SHORT PROBLEM: Please copy exactly the lines that begin with the one containing "As represented in" and end with the last line of the entries.
# start of MATERIAL FOR THIS TASK
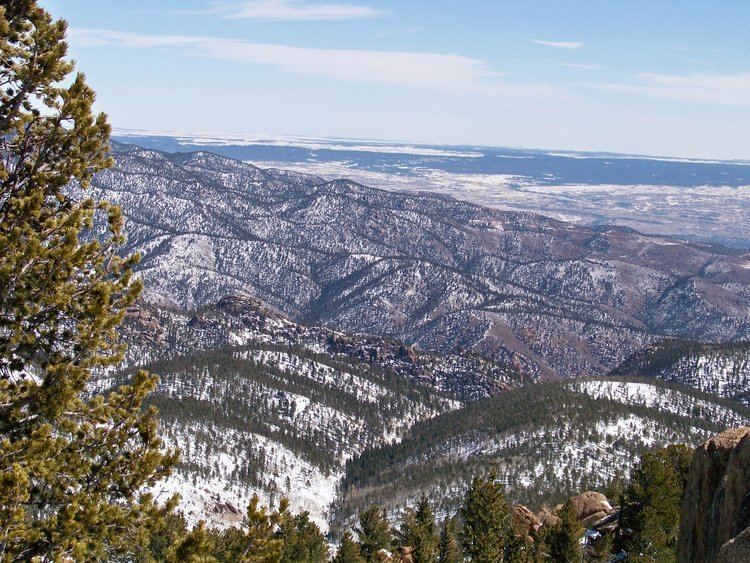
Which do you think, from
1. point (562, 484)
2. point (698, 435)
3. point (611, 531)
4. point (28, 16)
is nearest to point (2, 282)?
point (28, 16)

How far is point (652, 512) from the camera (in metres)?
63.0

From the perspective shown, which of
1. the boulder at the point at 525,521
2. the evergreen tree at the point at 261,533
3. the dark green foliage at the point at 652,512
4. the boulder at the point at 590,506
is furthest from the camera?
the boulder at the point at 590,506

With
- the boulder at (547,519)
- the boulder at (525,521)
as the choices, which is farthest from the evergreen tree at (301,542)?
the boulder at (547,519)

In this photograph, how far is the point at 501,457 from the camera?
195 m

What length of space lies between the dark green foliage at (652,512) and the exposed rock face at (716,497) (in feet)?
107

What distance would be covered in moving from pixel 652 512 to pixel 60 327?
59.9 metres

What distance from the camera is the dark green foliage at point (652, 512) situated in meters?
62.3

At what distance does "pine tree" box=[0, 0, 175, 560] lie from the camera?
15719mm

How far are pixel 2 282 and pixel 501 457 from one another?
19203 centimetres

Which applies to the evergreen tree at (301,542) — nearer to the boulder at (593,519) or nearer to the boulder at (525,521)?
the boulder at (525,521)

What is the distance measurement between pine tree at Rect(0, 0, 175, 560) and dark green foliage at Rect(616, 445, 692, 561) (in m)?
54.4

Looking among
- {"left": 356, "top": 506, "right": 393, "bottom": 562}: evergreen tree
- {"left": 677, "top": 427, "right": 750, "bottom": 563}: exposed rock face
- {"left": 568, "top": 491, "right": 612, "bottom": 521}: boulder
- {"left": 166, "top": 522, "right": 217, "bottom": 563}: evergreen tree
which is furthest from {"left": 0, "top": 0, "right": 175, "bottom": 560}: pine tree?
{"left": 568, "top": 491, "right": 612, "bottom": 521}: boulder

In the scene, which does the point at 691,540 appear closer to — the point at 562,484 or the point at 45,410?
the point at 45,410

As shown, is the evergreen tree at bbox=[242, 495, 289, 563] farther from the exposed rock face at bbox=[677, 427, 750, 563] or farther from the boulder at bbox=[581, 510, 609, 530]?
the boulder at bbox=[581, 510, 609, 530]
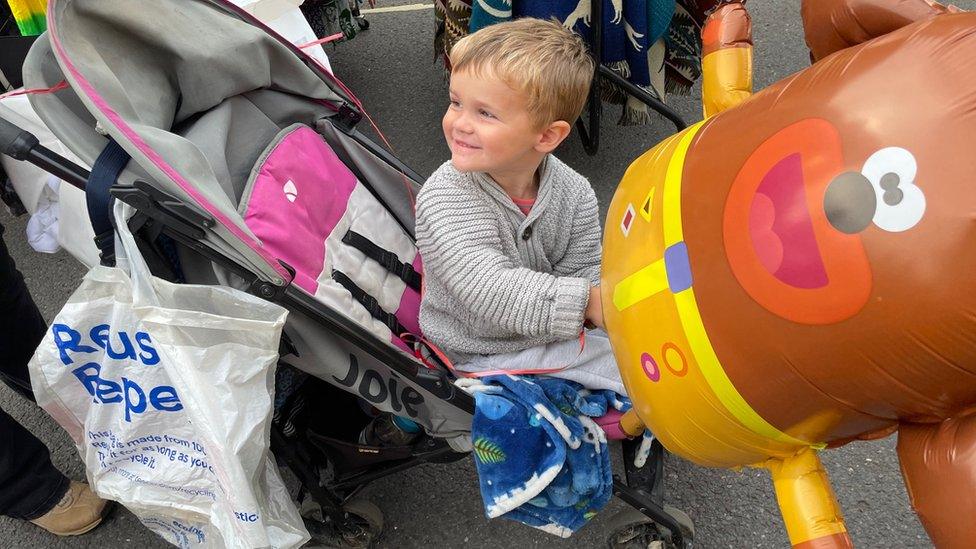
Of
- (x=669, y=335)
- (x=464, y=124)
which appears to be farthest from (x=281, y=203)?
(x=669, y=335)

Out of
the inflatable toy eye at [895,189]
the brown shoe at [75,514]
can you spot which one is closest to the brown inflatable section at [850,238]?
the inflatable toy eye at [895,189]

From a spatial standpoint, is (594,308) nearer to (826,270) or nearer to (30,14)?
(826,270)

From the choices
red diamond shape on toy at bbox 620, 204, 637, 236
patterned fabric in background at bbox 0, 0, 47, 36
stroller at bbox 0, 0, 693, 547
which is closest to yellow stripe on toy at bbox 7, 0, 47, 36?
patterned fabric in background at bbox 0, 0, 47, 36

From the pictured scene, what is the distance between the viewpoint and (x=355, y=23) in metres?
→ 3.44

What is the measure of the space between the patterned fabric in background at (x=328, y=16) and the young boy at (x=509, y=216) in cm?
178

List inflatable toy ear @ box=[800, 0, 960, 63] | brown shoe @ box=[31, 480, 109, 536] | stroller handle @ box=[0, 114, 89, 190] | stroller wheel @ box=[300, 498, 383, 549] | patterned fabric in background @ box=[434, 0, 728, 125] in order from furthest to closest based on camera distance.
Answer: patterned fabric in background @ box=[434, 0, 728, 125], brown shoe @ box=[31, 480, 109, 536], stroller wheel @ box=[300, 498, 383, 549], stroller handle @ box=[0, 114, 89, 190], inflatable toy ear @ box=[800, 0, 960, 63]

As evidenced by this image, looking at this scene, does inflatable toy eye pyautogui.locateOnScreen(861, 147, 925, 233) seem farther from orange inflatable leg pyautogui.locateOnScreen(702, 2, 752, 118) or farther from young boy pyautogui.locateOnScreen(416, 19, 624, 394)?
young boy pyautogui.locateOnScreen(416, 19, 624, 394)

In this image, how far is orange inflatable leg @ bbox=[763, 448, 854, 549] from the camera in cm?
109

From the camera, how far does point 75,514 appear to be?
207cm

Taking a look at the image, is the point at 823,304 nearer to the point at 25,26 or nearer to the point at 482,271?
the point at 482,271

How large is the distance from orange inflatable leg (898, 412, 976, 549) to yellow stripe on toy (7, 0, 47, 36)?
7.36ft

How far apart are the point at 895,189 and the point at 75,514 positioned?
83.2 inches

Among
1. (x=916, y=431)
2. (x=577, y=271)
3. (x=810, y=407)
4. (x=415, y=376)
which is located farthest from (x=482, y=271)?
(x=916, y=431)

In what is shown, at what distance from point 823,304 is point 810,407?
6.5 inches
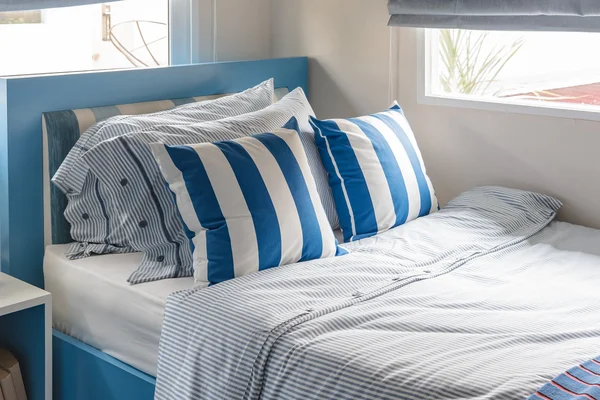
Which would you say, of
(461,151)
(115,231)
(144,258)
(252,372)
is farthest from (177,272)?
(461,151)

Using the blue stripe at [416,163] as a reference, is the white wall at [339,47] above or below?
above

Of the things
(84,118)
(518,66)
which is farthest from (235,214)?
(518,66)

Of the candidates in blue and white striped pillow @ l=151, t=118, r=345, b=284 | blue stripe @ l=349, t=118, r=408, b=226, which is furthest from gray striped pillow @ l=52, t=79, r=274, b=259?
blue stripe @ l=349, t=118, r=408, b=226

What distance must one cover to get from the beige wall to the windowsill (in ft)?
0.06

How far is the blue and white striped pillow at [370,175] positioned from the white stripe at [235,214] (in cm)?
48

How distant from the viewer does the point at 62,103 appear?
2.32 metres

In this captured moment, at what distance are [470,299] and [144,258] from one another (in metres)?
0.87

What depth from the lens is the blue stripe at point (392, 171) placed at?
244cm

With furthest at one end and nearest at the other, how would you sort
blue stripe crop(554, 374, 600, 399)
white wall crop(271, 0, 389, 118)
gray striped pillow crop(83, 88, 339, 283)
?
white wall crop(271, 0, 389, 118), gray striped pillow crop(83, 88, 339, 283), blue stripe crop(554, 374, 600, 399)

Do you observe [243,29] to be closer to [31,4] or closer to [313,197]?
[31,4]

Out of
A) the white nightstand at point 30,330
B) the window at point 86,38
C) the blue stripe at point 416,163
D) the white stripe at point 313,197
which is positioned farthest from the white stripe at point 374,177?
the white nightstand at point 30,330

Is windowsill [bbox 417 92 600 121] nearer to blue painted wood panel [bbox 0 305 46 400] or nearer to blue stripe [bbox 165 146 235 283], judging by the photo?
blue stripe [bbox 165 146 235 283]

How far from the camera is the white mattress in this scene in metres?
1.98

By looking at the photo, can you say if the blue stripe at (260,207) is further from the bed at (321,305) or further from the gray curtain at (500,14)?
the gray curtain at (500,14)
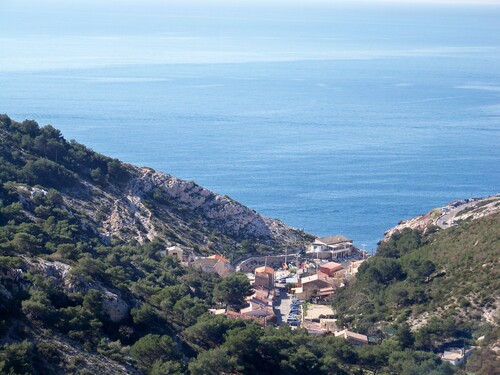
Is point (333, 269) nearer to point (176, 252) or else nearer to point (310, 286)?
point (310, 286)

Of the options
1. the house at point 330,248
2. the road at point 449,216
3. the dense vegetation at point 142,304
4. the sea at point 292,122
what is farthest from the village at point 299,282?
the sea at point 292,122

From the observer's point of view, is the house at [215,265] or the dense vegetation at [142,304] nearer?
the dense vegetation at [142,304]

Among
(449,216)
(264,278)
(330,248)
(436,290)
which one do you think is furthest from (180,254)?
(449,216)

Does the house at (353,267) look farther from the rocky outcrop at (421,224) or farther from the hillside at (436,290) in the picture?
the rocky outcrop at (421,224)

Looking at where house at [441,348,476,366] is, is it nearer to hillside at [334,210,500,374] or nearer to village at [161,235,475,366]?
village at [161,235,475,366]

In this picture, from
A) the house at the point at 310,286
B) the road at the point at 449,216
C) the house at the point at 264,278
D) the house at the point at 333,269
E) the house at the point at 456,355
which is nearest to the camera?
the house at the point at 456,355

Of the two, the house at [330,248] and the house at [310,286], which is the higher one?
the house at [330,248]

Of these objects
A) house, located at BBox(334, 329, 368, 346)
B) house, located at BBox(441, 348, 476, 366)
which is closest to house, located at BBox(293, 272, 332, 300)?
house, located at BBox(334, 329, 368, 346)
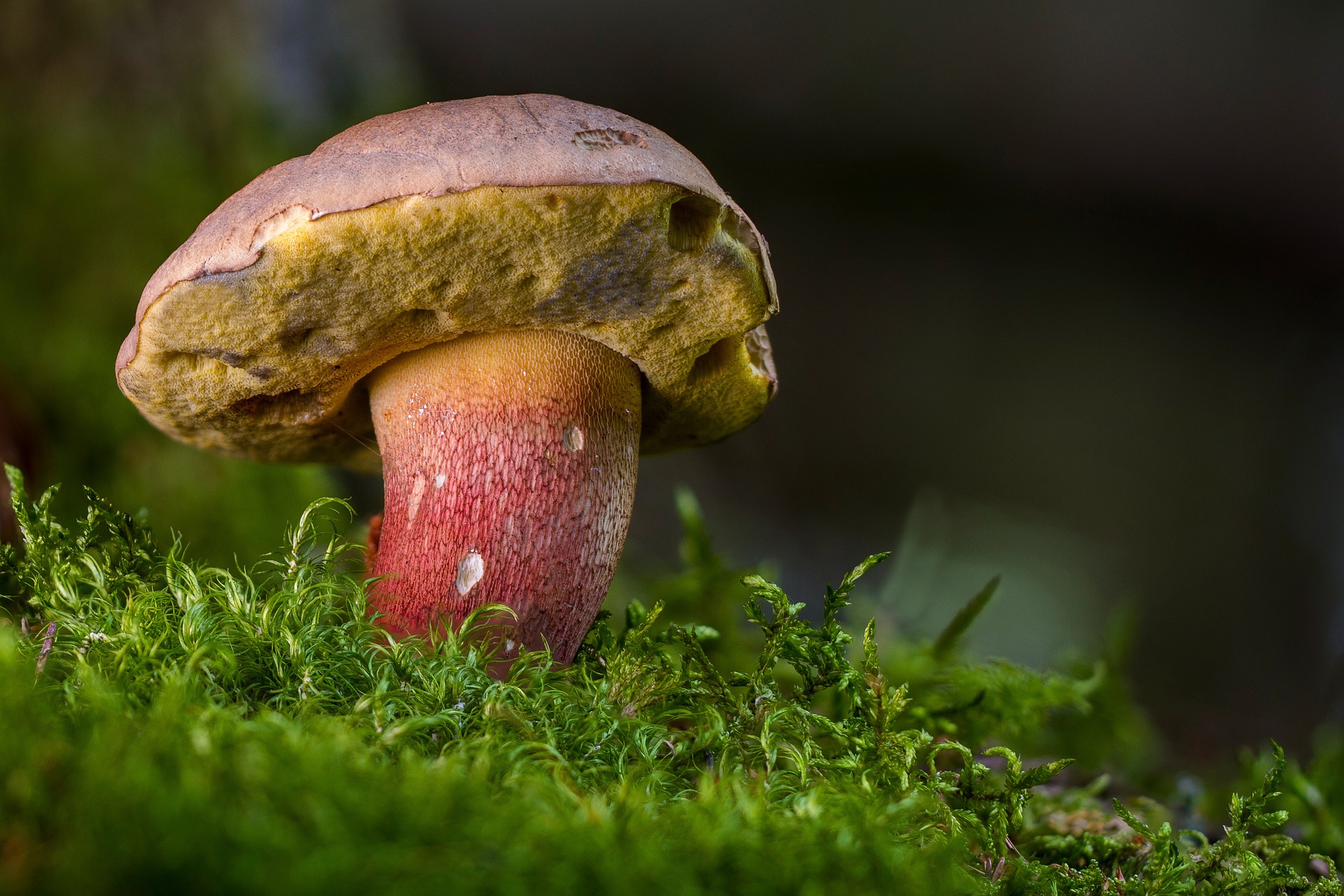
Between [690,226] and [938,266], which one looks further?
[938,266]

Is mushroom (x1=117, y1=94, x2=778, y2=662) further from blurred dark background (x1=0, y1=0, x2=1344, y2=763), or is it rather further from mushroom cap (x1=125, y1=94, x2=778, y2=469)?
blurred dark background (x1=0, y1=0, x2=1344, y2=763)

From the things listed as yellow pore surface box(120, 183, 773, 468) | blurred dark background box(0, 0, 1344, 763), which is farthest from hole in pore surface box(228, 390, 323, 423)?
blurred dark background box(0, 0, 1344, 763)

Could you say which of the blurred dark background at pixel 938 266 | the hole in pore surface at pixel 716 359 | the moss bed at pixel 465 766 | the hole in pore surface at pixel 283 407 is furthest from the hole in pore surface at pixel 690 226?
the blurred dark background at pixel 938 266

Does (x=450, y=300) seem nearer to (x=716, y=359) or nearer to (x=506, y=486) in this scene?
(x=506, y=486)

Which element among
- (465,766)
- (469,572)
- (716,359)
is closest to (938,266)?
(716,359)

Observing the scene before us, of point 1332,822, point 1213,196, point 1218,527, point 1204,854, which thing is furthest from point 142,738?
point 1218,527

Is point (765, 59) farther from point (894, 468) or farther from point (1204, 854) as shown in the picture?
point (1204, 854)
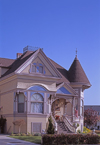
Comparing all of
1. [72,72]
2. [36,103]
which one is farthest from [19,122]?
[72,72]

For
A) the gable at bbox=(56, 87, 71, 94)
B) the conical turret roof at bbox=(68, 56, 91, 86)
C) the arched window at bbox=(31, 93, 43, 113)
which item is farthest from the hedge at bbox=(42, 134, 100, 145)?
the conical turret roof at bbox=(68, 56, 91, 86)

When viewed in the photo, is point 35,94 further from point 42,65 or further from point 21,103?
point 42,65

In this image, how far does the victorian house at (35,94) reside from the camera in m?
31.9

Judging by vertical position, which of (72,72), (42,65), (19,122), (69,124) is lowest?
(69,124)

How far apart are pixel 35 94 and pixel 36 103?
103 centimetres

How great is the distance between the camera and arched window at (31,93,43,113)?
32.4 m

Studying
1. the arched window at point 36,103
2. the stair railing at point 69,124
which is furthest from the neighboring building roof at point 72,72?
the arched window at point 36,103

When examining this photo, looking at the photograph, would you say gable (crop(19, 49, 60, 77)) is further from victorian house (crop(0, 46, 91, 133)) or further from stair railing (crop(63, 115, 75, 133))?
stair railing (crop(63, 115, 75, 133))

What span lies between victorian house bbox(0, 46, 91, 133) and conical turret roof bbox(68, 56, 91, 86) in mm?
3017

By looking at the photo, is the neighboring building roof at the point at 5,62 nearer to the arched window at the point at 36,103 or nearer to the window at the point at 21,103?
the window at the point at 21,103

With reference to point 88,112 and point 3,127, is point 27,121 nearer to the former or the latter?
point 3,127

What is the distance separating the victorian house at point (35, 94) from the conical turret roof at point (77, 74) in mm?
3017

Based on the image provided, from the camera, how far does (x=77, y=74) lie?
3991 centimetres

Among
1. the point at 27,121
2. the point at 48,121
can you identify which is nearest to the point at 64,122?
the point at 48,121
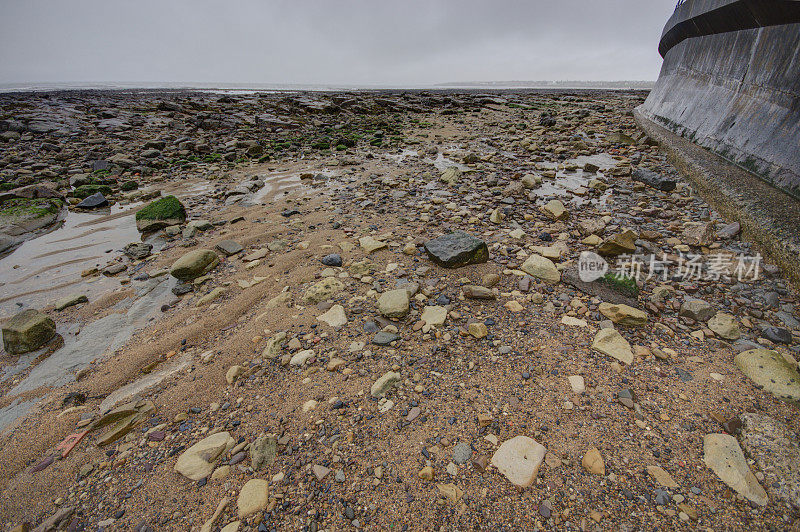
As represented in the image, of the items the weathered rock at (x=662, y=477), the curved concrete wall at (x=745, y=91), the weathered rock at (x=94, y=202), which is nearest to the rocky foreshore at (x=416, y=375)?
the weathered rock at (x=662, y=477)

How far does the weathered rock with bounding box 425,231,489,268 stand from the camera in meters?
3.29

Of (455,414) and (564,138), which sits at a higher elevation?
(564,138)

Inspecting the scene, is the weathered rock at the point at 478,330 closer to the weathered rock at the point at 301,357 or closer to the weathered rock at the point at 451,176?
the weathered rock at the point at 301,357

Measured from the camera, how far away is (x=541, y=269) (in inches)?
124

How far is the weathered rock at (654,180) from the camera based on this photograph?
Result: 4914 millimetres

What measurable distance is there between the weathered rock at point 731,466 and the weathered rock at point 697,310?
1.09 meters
# end of MATERIAL FOR THIS TASK
EXERCISE SOLUTION:
As represented in the image, of the items the weathered rock at (x=662, y=477), the curved concrete wall at (x=745, y=91), the weathered rock at (x=94, y=202), which is nearest to the rocky foreshore at (x=416, y=375)?
the weathered rock at (x=662, y=477)

How far does the weathered rock with bounding box 425,231,489,268 stand from the camera in meters?
3.29

Of (455,414) and (564,138), which sits at a higher elevation?
(564,138)

Inspecting the scene, is the weathered rock at the point at 478,330 closer to the weathered rock at the point at 301,357 or closer to the weathered rock at the point at 451,176?
the weathered rock at the point at 301,357

Measured from the camera, how far away is (x=541, y=269) (in inches)?
124

How far is the weathered rock at (654,180) from the camera based on this photograph?
Result: 4914 millimetres

What measurable distance is there between the weathered rock at point 731,466 and the weathered rock at point 697,310?
1.09 meters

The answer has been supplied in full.